* **Problem to solve**
Your task is to filter the data below down to the lines holding "Zealand".

Collected data entries:
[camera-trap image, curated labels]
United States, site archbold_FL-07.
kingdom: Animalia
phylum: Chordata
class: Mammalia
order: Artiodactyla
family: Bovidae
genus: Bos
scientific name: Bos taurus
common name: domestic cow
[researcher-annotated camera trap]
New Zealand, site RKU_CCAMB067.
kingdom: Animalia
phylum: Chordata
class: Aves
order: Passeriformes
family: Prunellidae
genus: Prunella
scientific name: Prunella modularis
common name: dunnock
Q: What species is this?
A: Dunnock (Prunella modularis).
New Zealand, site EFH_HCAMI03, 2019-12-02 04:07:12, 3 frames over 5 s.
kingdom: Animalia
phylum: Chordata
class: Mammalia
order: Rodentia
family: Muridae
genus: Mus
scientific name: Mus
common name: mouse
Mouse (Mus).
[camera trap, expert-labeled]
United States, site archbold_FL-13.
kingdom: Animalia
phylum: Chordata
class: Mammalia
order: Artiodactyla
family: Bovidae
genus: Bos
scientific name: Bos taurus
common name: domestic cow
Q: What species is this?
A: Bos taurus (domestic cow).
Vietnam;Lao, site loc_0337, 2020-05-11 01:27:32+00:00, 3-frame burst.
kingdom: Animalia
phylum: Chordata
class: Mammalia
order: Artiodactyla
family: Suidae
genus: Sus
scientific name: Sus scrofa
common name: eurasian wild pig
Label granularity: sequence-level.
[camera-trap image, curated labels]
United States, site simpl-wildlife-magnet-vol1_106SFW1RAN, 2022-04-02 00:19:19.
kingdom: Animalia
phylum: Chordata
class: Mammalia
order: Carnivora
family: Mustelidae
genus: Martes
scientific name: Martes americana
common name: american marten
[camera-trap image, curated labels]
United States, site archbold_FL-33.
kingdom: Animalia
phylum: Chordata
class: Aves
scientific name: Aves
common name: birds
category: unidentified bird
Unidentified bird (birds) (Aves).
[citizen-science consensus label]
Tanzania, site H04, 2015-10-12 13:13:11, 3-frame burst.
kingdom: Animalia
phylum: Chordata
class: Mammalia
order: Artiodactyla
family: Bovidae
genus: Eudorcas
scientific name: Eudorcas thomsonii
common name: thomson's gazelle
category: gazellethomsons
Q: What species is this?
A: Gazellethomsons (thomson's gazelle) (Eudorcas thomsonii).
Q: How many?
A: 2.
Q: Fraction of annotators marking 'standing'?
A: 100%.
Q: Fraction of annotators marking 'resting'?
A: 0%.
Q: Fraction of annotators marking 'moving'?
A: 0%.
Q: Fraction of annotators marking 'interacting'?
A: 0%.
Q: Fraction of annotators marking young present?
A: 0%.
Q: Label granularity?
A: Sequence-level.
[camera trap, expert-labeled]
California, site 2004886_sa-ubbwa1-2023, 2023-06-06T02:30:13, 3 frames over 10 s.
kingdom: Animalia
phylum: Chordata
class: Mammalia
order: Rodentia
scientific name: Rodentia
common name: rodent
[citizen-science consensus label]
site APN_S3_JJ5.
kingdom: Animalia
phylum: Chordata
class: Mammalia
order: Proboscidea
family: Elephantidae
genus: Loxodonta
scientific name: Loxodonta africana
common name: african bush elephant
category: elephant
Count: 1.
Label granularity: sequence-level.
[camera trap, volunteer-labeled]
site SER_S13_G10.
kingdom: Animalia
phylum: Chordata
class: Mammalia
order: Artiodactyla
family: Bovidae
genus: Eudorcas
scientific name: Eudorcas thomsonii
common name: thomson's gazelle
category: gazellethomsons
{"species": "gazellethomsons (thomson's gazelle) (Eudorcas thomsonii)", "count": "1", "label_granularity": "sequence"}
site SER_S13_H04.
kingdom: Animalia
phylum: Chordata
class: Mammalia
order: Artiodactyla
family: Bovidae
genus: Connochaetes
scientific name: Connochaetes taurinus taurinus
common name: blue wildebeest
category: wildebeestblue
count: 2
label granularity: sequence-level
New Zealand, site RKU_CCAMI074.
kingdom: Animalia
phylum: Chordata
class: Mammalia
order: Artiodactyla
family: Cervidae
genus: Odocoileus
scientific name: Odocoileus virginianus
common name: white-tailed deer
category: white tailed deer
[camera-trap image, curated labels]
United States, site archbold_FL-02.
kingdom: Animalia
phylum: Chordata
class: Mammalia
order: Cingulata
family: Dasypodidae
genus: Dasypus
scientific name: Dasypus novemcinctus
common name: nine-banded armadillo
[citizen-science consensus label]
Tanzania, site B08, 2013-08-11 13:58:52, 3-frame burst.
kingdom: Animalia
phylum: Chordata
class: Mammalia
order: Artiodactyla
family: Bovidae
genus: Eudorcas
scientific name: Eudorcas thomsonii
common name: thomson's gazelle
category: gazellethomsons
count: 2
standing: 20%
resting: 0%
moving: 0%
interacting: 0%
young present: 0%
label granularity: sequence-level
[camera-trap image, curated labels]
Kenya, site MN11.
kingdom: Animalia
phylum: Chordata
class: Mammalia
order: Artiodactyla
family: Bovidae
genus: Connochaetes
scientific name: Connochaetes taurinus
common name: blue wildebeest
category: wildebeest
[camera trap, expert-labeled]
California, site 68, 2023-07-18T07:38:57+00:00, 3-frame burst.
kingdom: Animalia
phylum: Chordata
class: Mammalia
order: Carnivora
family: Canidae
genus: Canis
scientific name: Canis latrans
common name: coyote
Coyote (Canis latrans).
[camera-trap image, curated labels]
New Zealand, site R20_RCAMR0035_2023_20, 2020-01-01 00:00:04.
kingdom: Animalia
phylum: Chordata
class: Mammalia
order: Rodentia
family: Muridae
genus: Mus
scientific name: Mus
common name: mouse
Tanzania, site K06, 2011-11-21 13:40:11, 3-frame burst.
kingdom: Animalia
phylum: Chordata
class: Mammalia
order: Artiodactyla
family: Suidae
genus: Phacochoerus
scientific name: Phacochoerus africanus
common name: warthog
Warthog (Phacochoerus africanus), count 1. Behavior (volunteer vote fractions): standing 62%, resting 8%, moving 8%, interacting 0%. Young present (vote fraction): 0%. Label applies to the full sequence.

* **Exercise response**
New Zealand, site RKU_CCAMB067.
New Zealand, site EFH_HCAMI03, 2019-12-02 04:07:12, 3 frames over 5 s.
New Zealand, site RKU_CCAMI074.
New Zealand, site R20_RCAMR0035_2023_20, 2020-01-01 00:00:04.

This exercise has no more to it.